Pull The Other One: A Christmas Cracker Edit
Laying the Christmas table is one of my favourite parts of our festive tradition. I wrote last week about how competitive laying (no double entendre intended) runs in the family and how the planning of the lunch table is as well thought out as if it were the Last Supper. There are many elements involved in this routine. The selection and choice of Christmas cracker is one factor that is absolutely imperative to this process - theme and colour are carefully considered, no possible combination is left unturned. It’s a serious matter planned weeks in advance - no last minute garage crackers in the Dawson or Kerman household. We’re cracker hardcore. Or just crackers. Probably both.
Another Kerman tradition that comes from my side of the family is the ubiquitous table present. We’ve been doing this for around thirty years and it’s the best fun EVER. Basically, this is where everyone around the table buys someone else a small present to open after the main course. The rule is that it can’t be a serious present - it has to be fun, preferably rude and always under a tenner. We used to buy everyone a present but when there are 15 of you, that’s over 200 presents piled like Vesuvius on the centre of the table. Slightly excessive. Plus, you’d spend the equivalent of a small fortune on what was actually absolute shite, so a few years ago, we decided to cut back and draw names out of a hat to buy for one person only.
When I met Joe, I introduced the whole table present thing to the Dawson family and I am proud to say that receiving as tacky and cheap a present as possible has now become part of their Christmas routine too. From faux moustaches to toilet humour books, from Strictly Come Dancing face masks to comedy pants, over the years we’ve covered every avenue of present tat. It’s a guarantee that these presents will either be discarded on the floor or eaten by the dog by the end of the day but they always add an extra element of fun to the table.
This avalanche of excess table coverage has sometimes been to our detriment, however. Many years ago, we were celebrating Christmas at Joe’s parents house. Joe’s mum, Judith, had invested in a glorious Christmas greenery candle ring from the local florist, topped off with a large cream pillar candle - the perfect table centrepiece. These were the early Millennium days when it was standard to have regular fag breaks during dinner - this was before children when sitting around the table drinking Baileys and Tia Maria for hours on end was simply the norm.
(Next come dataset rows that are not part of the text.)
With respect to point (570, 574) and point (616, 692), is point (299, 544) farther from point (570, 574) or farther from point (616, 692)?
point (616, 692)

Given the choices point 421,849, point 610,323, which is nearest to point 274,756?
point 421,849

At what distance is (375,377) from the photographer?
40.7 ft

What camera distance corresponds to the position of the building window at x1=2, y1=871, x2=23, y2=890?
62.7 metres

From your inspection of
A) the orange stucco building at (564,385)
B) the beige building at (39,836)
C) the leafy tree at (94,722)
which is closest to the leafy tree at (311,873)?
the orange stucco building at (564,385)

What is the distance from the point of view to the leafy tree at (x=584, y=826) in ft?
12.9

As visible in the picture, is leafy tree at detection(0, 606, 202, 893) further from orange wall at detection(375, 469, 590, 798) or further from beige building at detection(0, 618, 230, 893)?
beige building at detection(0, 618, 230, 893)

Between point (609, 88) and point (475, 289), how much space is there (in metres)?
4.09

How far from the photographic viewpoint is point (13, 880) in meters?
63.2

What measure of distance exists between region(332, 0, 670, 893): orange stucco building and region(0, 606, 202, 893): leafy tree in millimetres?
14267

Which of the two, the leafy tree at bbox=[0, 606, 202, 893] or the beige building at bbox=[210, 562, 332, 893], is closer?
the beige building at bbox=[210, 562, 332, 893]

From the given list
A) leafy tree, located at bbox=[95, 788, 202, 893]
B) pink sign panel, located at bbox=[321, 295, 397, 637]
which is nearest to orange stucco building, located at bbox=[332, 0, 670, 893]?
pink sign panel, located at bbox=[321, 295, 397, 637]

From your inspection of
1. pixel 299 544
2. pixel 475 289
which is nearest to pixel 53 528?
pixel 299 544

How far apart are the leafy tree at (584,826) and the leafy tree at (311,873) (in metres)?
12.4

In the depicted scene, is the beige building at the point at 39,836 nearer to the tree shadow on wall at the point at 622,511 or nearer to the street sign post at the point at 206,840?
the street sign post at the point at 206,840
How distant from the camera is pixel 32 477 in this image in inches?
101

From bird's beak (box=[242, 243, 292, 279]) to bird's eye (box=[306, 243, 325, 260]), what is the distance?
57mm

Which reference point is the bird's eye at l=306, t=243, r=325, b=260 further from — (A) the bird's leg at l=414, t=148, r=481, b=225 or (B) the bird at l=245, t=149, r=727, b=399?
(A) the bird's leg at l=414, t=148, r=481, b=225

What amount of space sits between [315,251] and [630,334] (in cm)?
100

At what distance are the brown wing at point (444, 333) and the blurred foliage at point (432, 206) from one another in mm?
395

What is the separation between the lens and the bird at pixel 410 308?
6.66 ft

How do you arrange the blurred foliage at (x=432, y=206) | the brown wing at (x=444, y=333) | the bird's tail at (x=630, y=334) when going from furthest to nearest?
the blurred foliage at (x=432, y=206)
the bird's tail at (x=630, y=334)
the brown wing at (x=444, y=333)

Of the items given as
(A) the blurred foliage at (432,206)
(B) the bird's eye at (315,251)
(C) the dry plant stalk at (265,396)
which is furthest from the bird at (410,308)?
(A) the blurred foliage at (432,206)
Anyway, around 5.00 pm we left the table to retire to the living room for coffee and James Bond, completely forgetting that the candle was still burning away amongst the table detritus. When the smoke alarm on the third floor of the house went off during For Your Eyes Only, we rushed next door to be accosted by a flaming greenery ring. Due to the fact that we had surrounded ourselves in a veritable smog of Silk Cut fumage, our diminished sense of smell hadn’t picked up the fact that the dining room had gone up like the Towering Inferno (classic seventies reference, fyi). The moral of this story? Greenery candle centre pieces are not for Christmas, let alone for life (especially if you’ve had a few liquor coffees). Oh, and smoking isn’t that great for you either.
Anyway, I digress. I’m also a big believer that crackers don’t need to cost a fortune. Years ago, I’d peruse the innards description prior to purchase, looking for the best of the best cracker prizes. Since I’ve had children, I’ve realised that actually all you really need from a cracker is a strong hat, a good banger and a rubbish joke. The more rubbish the better, in fact. The cracker prize is secondary. For me - although I’m sure some will disagree - it’s all about the styling of the table and if the cracker fits the theme, then it’s a winner from me. I’m just as likely to buy my crackers from the supermarket as I am from a more expensive High Street store or independent. So in the interests of a happy Christmas and festive styling perfection, I’ve pulled together my Top 12 Christmas cracker choices that will take your table to the next level, whatever theme you pick. You’re welcome.
So there’s my top choices for your cracker decor. We’ll be spending Christmas Day at my sister in law’s home in Cookham this year so table setting duties won’t be down to me, but as a woman after my own heart, I know she’ll have nailed the cracker situation at least three months in advance. I’m also sure that the chances of a greenery candle wreath being included in her theme are minimal. And phew, I say, for that.